El síndrome de descompresión es tratable, pero las condiciones son poco favorables para que los buzos de La Mosquitia puedan atenderse.
Cuando las personas sufren del síndrome de descompresión se recomienda una terapia en una cámara hiperbárica, donde los pacientes respiran más oxígeno del que podrían respirar bajo la presión normal del aire con el propósito de restaurar los tejidos.
Pero en La Mosquitia sólo hay una cámara, que el gobierno de Estados Unidos donó en 2008, y se localiza en el también único hospital de Puerto Lempira, la principal ciudad de la zona y muy alejada de los pueblos pesqueros, como Mistruc, donde Atiliano vive con su esposa y 10 hijos.
"Es el primer accidente que tengo", cuenta Atiliano, agotado, con una mirada perdida al salir de una sesión de más de tres horas dentro de la cámara hiperbárica.
Cada minuto que pasa desde el momento que un buzo sufre del síndrome de descompresión vale oro. Lo triste es que en la mayoría de casos, los pacientes llegan 24 o 48 horas más tarde desde el primer síntoma de mareo o parálisis que siente el paciente. Las distancias son largas y los barcos pesqueros no disponen de lanchas con motores robustos para llegar rápido a Puerto Lempira. Atiliano tardó día y medio en ser trasladado.
El único fisioterapista que opera la maquina se llama Cedrak Waldan Mendoza, un hombre corpulento que trabaja sin horarios fijos y durante la temporada de pesca de langosta, de julio a febrero.
"La recomendación que damos es que no regresen a bucear", dice Mendoza, mientras observa a Charly Meléndez, otro buzo misquito de 28 años, quien gesticula dentro de la cámara hiperbárica
Meléndez bucea desde los 16 años y asegura que el día que se puso mal pescó 60 libras de langosta. Eso pasó en noviembre de 2017 y aún ahora, tras nueve sesiones, no ha conseguido recuperarse.

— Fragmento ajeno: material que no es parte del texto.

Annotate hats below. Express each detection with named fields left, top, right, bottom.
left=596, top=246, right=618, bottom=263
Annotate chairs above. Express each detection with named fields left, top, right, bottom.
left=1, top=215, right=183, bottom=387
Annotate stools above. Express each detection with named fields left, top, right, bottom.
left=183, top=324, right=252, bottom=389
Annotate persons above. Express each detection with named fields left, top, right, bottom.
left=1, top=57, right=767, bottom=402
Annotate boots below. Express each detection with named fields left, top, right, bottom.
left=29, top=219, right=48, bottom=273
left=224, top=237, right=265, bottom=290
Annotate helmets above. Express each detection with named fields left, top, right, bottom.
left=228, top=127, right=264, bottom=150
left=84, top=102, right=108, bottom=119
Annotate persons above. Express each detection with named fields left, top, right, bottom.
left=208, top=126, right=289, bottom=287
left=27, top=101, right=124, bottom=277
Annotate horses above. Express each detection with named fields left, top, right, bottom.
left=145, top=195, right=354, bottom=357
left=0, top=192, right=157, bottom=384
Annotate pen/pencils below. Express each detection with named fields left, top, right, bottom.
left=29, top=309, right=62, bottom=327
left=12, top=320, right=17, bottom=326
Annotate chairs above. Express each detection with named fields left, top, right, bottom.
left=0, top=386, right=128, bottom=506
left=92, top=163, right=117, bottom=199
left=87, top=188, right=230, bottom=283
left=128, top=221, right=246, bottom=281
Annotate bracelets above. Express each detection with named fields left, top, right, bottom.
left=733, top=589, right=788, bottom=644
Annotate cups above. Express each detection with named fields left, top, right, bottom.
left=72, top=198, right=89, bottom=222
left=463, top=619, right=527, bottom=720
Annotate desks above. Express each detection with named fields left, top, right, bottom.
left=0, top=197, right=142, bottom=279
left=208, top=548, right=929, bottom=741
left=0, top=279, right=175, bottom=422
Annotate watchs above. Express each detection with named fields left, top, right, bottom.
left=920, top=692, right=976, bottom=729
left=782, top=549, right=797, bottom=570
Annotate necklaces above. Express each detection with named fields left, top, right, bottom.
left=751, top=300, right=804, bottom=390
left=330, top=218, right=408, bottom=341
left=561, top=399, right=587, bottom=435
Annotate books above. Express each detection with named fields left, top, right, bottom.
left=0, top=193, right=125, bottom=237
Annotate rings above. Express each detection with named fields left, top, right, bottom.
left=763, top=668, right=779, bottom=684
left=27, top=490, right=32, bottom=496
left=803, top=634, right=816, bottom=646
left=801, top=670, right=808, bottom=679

"No puedo parar yo sólo todavía", dice. "No puedo estar sentado mucho tiempo, después de una hora duele mi cuerpo".
Cedrak, el fisioterapeuta, dice que la difícil situación económica de los buzos no ayuda a combatir el problema. "Algunos así como están regresan al buceo; uno se los encuentra en la calle y les pregunta por qué van, y ellos responden que es porque sus hijos tienen hambre", cuenta. "Cuando a uno le dicen que los hijos tienen hambre entonces para qué hacer una segunda pregunta, eso da pesar".
En Honduras más del 60% de su población vive en pobreza y el Banco Mundial estima que en zonas rurales uno de cada cinco hondureños vive en pobreza extrema, es decir, con menos de 1,90 dólares al día.
Atiliano y Meléndez son el eslabón más vulnerable, y vital, del engranaje que hace funcionar la industria de la langosta. El gobierno de Honduras dice que la pesca del crustáceo se tradujo le significó 40 millones de dólares en 2017. Prácticamente la totalidad de las ventas son para el mercado de Estados Unidos.
Atiliano confía en volver a trabajar. Se ve de nuevo en el mar, pero no por gusto, sino porque no hay muchas opciones.
"Si llego a recuperar, por la necesidad y por la falta de trabajó tendré que regresar a bucear", dice, aún con la mirada perdida.